Posted 01 October 2014 - 02:47 PM

I'm not sure where exactly you are hunting, but in some parts of northern California, those rubs could just as easily be from elk.  The elk really focus on the small pine trees, and you will find rubs from trees the size of your fingers on up to trees as big as your thigh!  Of course, those rubs will often extend WAY up into a tree, and big limbs will be ripped from the trunk...

 

Ken



#8 MVHC

MVHC

    Newbie

  • Members
  • Pip
  • 41 posts

Posted 01 October 2014 - 04:02 PM

I wish they were elk....Nope no elk around...Just blacktails....



#9 Johnathen

Johnathen

    Newbie

  • Members
  • Pip
  • 9 posts
  • Gender:Male
  • Location:NOR*CAL

Posted 01 October 2014 - 09:25 PM

MVHC along with Boyd Iverson's book check out Trophy Blacktails by Scott Haugen he talks more about rattling and calling for Blacktails then any other book I have read.  It may help you out.



#10 shedhorn

shedhorn

    BTC Addict

  • Moderator
  • PipPipPip
  • 3,991 posts
  • Gender:Male
  • Location:Medford, OR
  • Interests:Hunting and Family

Posted 02 October 2014 - 05:51 AM

Fresh rubs = sit your but down and rattle!

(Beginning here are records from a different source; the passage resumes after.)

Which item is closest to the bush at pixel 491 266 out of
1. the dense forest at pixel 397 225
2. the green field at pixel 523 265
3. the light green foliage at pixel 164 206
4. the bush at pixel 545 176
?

It's tough to push a rope.

#11 MVHC

MVHC

    Newbie

  • Members
  • Pip
  • 41 posts

Posted 02 October 2014 - 07:03 AM

Hey Shedhorn.... I've been kicking that around...I'm going to do it as we get toward the final 10 days of October...Our rut is suppose to peak the first time on Dec. 15...I'll be heading out around that time to try it too, even though the season will be over...My camera will still work...Nobody rattles in Ca....

 

Just that sound might be enough to draw in one of the resident bucks in my area... I'm sure they'd be curious to know about "new bucks" in their living room....



#12 MARSH BUCK

MARSH BUCK

    Newbie

  • Members
  • Pip
  • 82 posts
  • Gender:Male
  • Location:Nor Cal

Posted 02 October 2014 - 09:21 PM

I don't hunt the hills much, i spend most of my time in the valley. I see light rubbing usually starting out in August. Deer are just rubbing off their velvet, I find it hanging in the trees all the time. Not very big or aggressive rubs. The willow trees they prefer aren't beat up to bad. Then starting in October all the way till the end of deer season rubs start getting bigger and much more destructive. Tearing small button willows damn near out of the ground. If we get a good cold snap and a few decent rains bucks around here start to get kinda rutty to full blown chase mode the last week of the season. I don't think they are breeding yet, just harassing does 24/7. Keeps them off their beds for large portion of the day if it's cool and damp out. Any was to get to the point, early season velvet rubs don't seem to mean much around here. Deer wondering around picking a random tree shedding off their velvet. But late season rubs are territorial markers, same exact trees get hit every season. If that area is holding a decent amount of does and you happen to kill the big boy that set up shop around there. A day or two later a new buck will move in and start and new bunch of rubs. Seems like they will block off an area of around 50 to 100 acres to them selves. With the small bucks cruising the edges of that older bucks zone.